I have been seeing SO many movies... I'm sorry I've been so thin on the blogging, but I've hardly had time to breathe and develop a coherent thought about any of them. I'll take a moment now and summarize my recent experiences, even if I'm unable to furnish any detailed critique. Hopefully this will get me started reflecting on some parts of my recent cinema journey.
The last few movies I blogged about were My Blueberry Nights, The Forbidden Kingdom, and The Hunger. Since then, I've seen the following, and had the following thoughts about them:
1 - Indiana Jones and the Kingdom of the Crystal Skull
As much as I enjoyed some of the good lines from Harrison Ford (he can still deliver dialogue), and as much as I approved of Shia LaBouf as Indy's obnoxious protege, the lack of continuity and subtlety in KotCS definitely annoyed me. All the Indy movies are fantasy on some level, but they all take place within the mythological space established by their subject matter... within the religious, tribal, and ritual narrative domains. The whole Space Odyssey alien thing came out of nowhere, and it ran violently counter to the spirit of the series. It makes no sense for an archaeologist to be dealing with aliens... the point of Anthropology and Archeology (always Indy's great quest and motivation) is the knowledge of premodern HUMAN cultures. Aliens just don't fit into the narrative boundaries of the series.
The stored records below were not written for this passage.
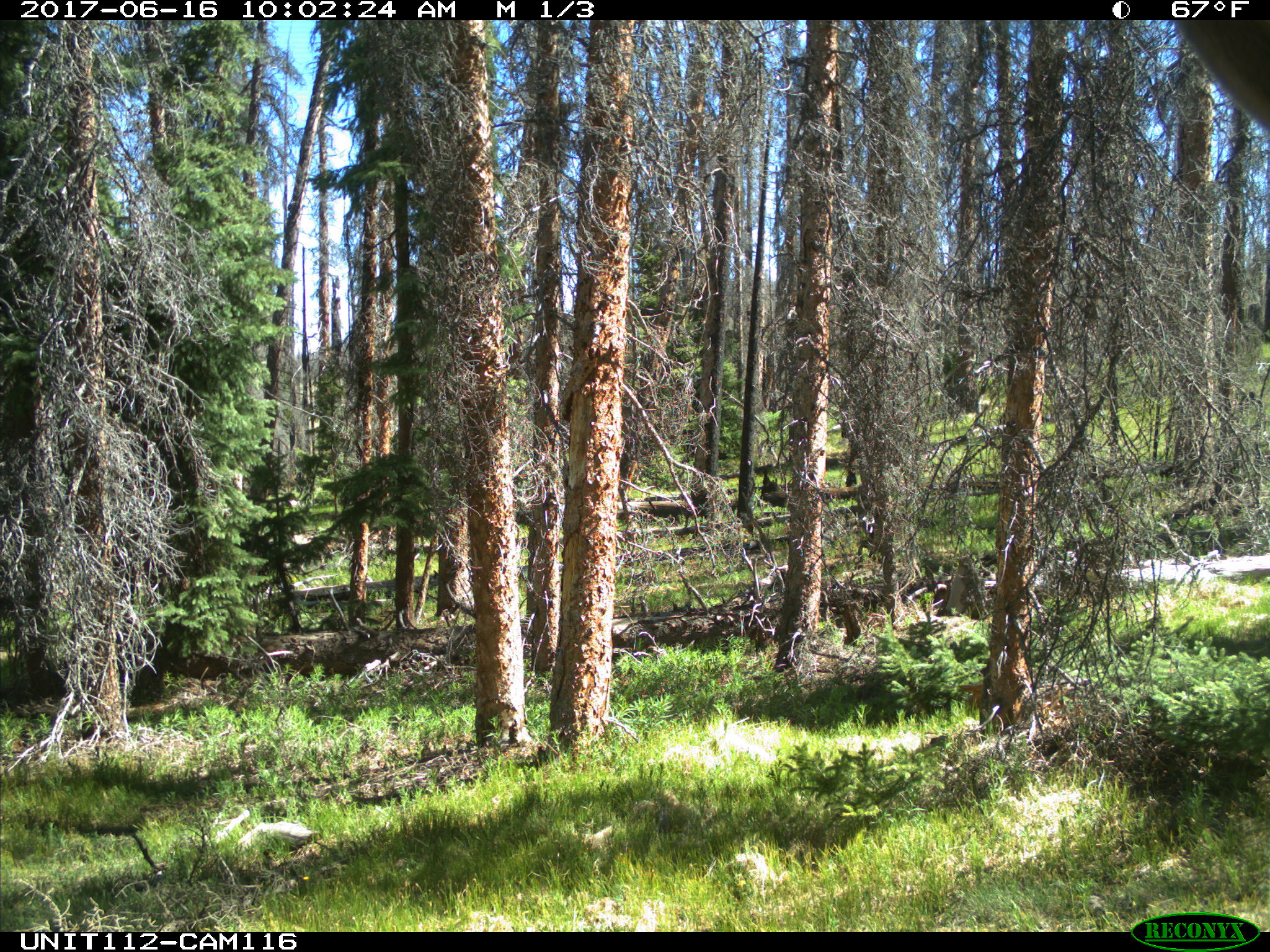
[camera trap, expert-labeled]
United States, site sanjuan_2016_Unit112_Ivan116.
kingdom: Animalia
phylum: Chordata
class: Mammalia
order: Artiodactyla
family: Cervidae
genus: Cervus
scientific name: Cervus elaphus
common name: red deer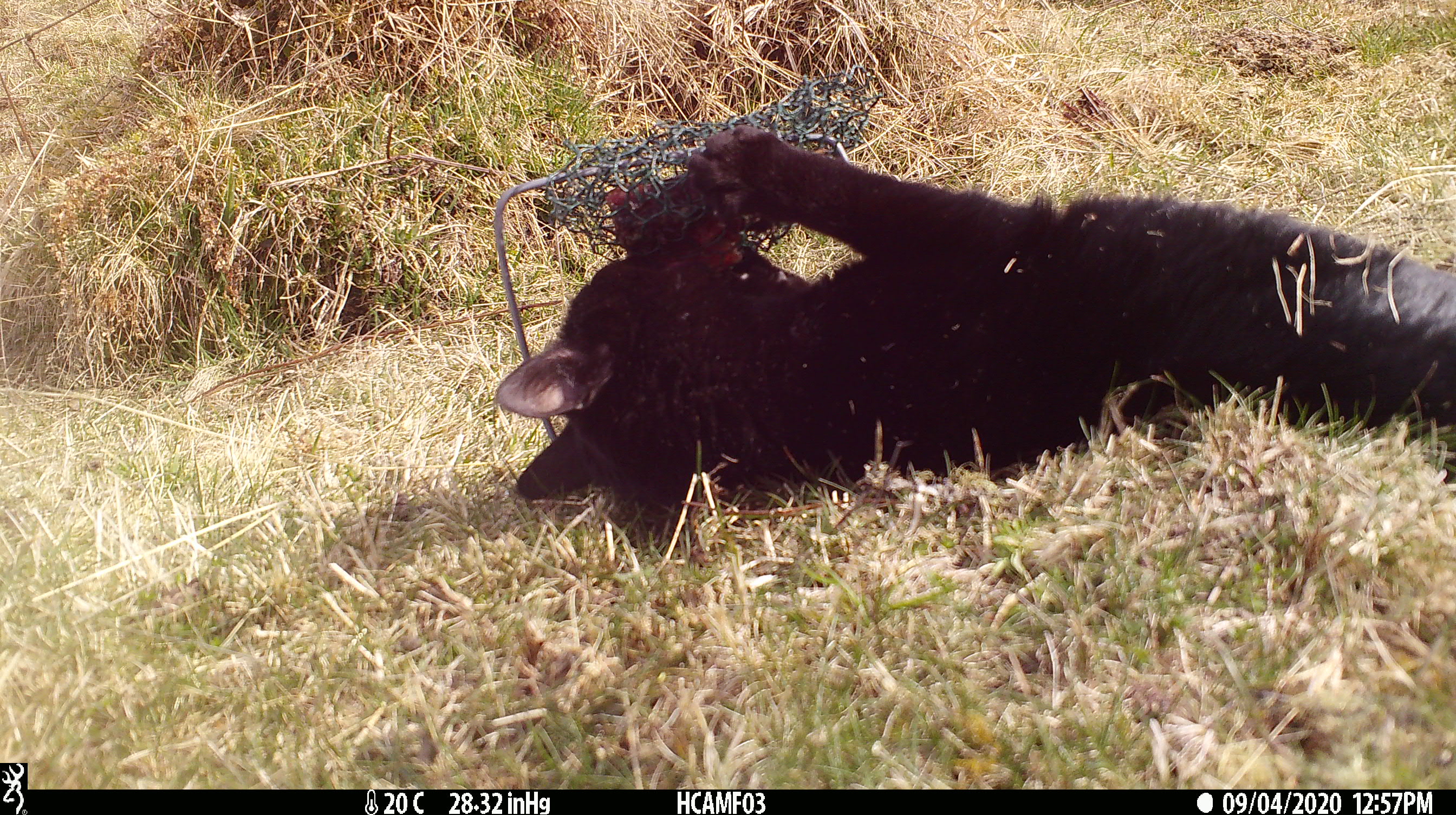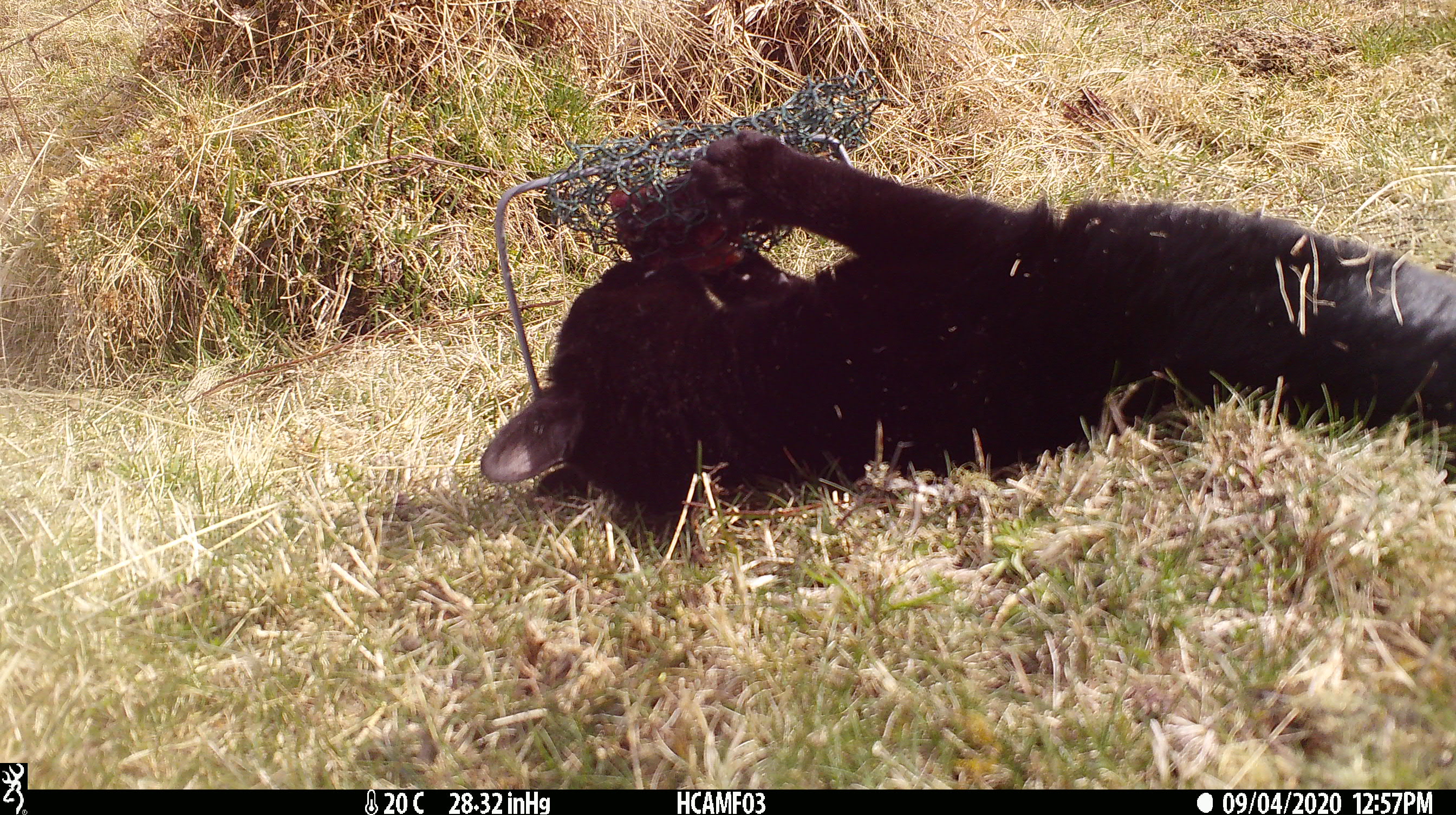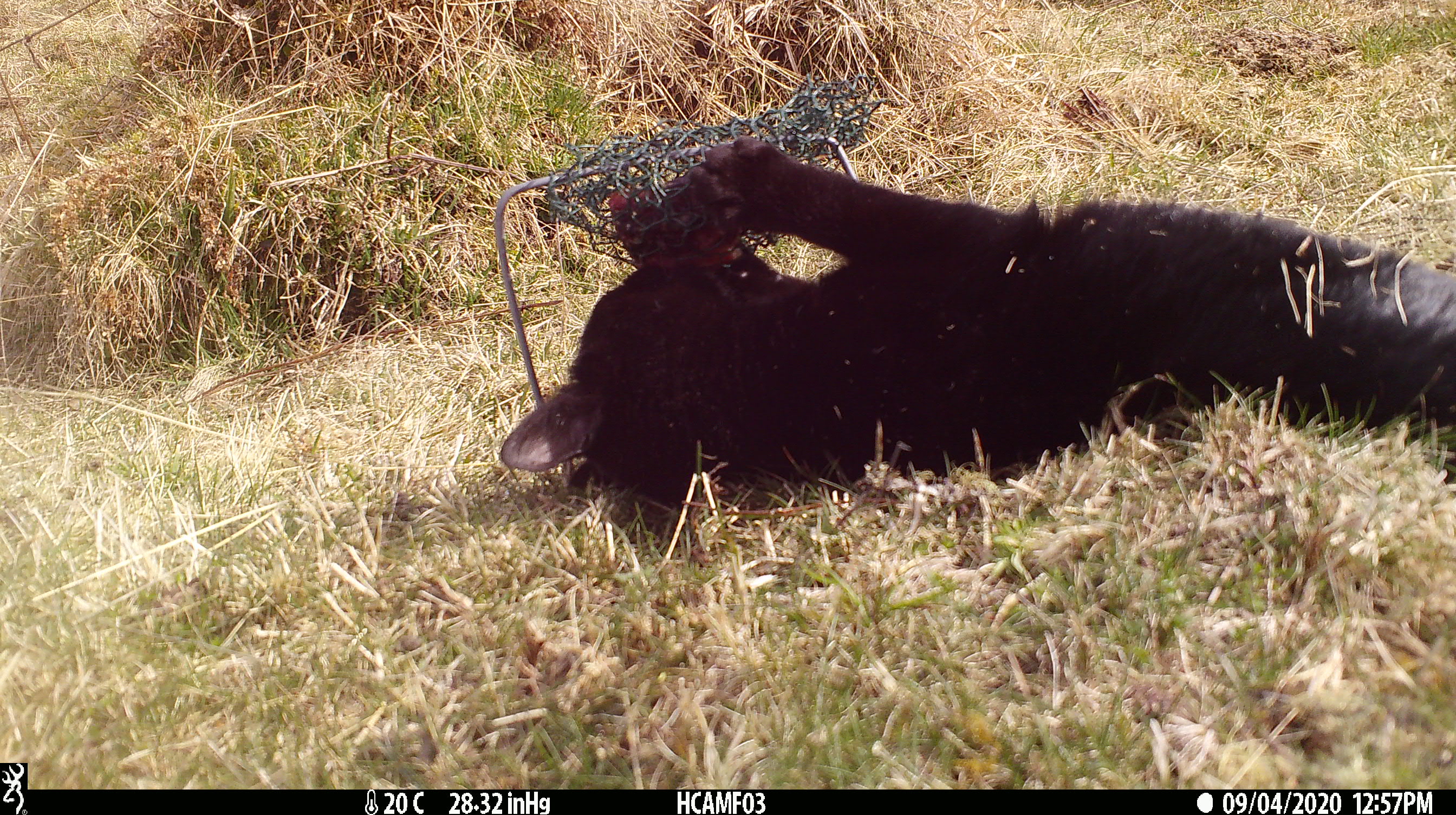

Can I forgive it? Yes, but barely. Kids these days need to be overstimulated, and UFO's and huge apocalyptic explosions are probably essential to getting them interested in Archeology.
2 - The Fall
The critics gave The Fall a lukewarm reception, but I thought it was an excellent little piece of vanity cinema. The relationship that developed between Roy and Alexandria was laden with subtexts of fatherhood, desire, and emasculation, and they played out in Roy's improvised fantasy world in a compelling way. The gravitational center of the story... the ownership of the narrative that provided a shared space where Roy and Alexandria were able to communicate... was a great place for Tarsem to show off his conceptual cinematic style. Sure, it looks a little like a music video, but that doesn't mean it doesn't work for storytelling.
3 - Kung Fu Panda
I have to say, I was a big fan. Jack Black works very well as an animated character... he's not automatically typecast as the goofy, overbearing bumbling best friend, so he has a chance to play a real role. In this case, he was brilliant as a young, dorky, enthusiastic but insecure "chosen one" in a kingdom full of badass animals. This was a film of personalities, including the wavering leader, the sagely master, the good-hearted but overbearing second son, and the epic adversary. Ultimately, it was an ideal showcase for action, good-natured humor, and some classic moral and emotional insights.
4 - The Incredible Hulk
Well-executed and thoroughly enjoyable. I'd give Iron Man a 95%, and I'd give The Increduble Hulk about an 87%. There are a few key elements that made it good, and I'll summarize them. First, the Hulk's actual fight scenes were fairly awe-inspiring... his capacities were pushed further with each successive battle, and he was give the screen time to eventually reveal himself as the epic force of nature that needed so badly to impress the audience. The key moment... his confrontation with the sonic cannons and the gunship... was executed perfectly to make us cheer for the monster, and to give us a sense of his scale and scope. Second -- Edward Norton makes a fantastically nerdy Bruce Banner, a pale academic who's had to become a slippery, quick-witted fugitive to escape from the government. The contrast between Norton's Banner and the momentous force of The Hulk is a key to the authenticity of the film.
And I've watched a couple classics, as well...
1 - The Philadelphia Story
This is an excellent film that shows us how naturally a great actor can deliver sharp, fast-moving dialogue. With Grant, Hepburn, and Stewart on-screen together, we have a study of uniquely American personalities, and the emotional dynamic that develops between them... the shifting psychology and self-awareness of Tracy Lord, in particular... makes for an engaging experience. I'd recommend, however, that you sit down with this movie and give it 150% of your attention, because plot points and character subtleties are slipped into the witty dialogue with very few cues. You have to be quick to keep a handle on these characters.
2 - The Wild Bunch
A powerful movie, mixing the sentimentality of the lost Western consciousness with some really raw, violent conflict. Some research on the director -- Sam Peckinpah -- gives valuable insight into the logic of the film. This is the perfect final product from the mind of a tortured soldier, making films in a time of war and unrest, and reflecting on the turmoil of the world around him. I really dug it.
I've seen a few others... the remake of THX 1138, and Sergio Leone's A Fistful of Dollars, in particular. I'll try to check back as I have more experiences. For now, Benefit of the Doubt, signing off.